This is what a technocracy looks like. there are no elected representatives in the new Italian government, meaning the people had no input about who rules their lives through these times. Even though the media reports that the Italian people are supportive of the new government, that is only a result of the fear that these same bankers and lawyers have brought to the people. Only time will tell how ruthless the austerity measures of technocrats will be. Due to the lack of representation it is safe to assume that they will be all business and little compassion in the mission they’ve been assigned.
Mario Monti, Italy’s new prime minister, appointed a government without a single politician on Wednesday, forming a technical administration which faces the daunting challenge of preventing the country from being dragged deeper into the euro zone debt crisis.

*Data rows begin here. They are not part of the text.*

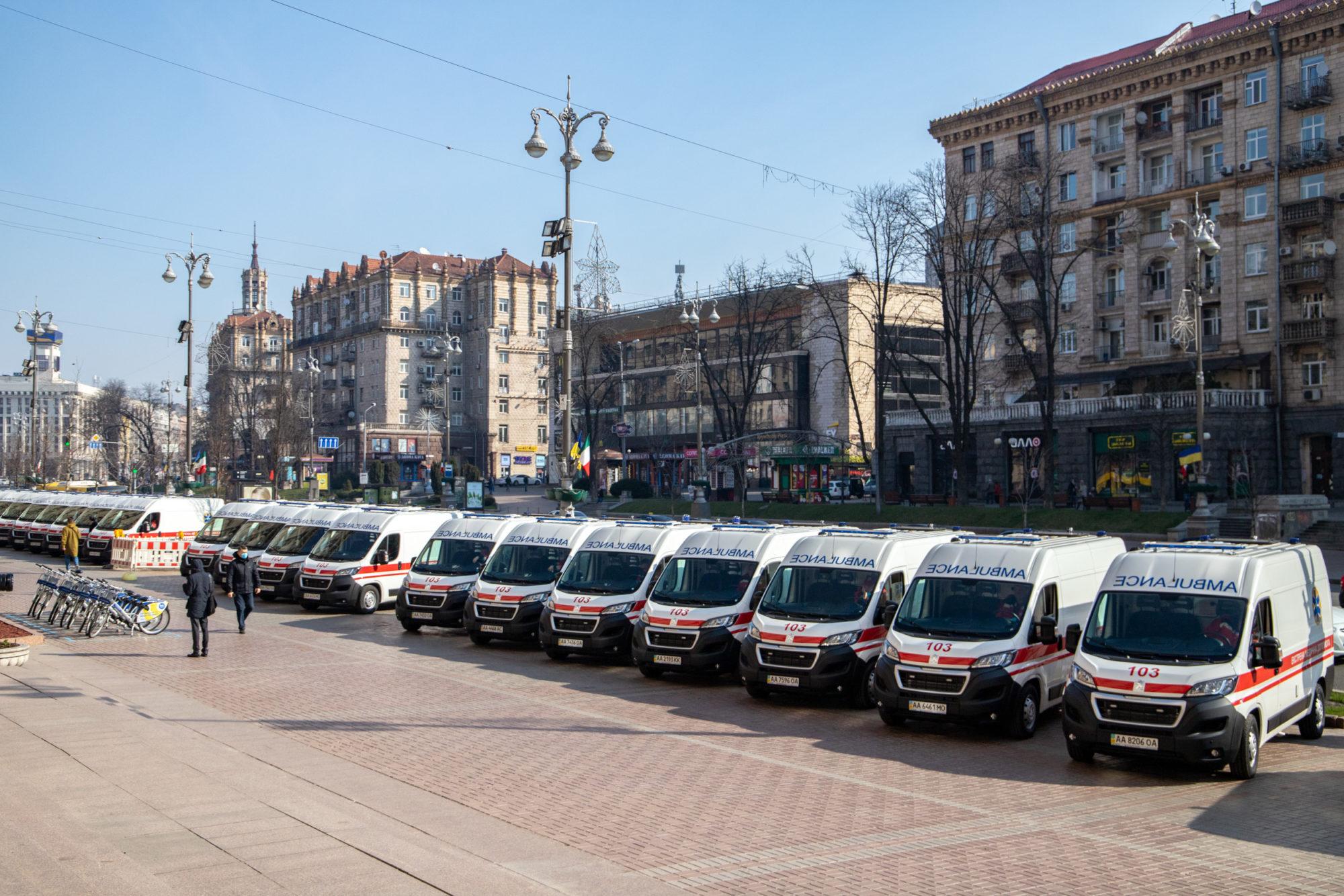 Медики столиці отримали від Віталія Кличка 39 нових «швидких» та 2 експрес-лабораторії для діагностування коронавірусу - коронавірус, Київ - imgbig 4 1 2000x1334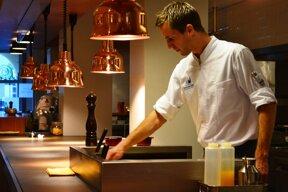 DenK Brasserie-Lounge 10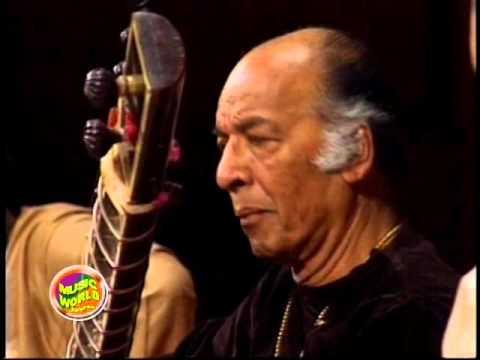 Ustad Vilayat Khan - Raga Hameer - Live at Royal Albert Hall 1993 (1/4)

The emergency administration, which is meant to govern Italy until elections are due in 2013, is made up of bankers, lawyers and university professors but not a single elected official – an extraordinary development for a Western democracy.
But it is a deal that much of the electorate and nearly all the mainstream parties have signed up to, in order to save Italy from the economic abyss by trimming the country’s bloated bureaucracy, slashing its 1.9 trillion euro debt and unleashing its economic potential after years of stagnation.
Almost none of the new appointees was familiar to the average man or woman in the street – a fact that some Italians hailed as the new administration’s chief strength, saying it was above party politics and untainted by any links to the discredited centre-Right government of Silvio Berlusconi or the weak and divided centre-Left opposition. Italy has a track record of appointing ‘technical’ governments during periods of political paralysis and party deadlock.
Mr Monti said that after talks with the country’s big parties, he had decided that “the non-presence of politicians in the government would help it.”
He and his ministers were sworn in at a ceremony at the Quirinale Palace, a former papal residence that is now used by Italy’s presidents, bringing a formal end to Mr Berlusconi’s three year government and the 17 years in which he dominated the country’s political arena.
The new government’s task is to implement a package of austerity measures and public spending cuts which were passed by parliament in the dying days of Mr Berlusconi’s government.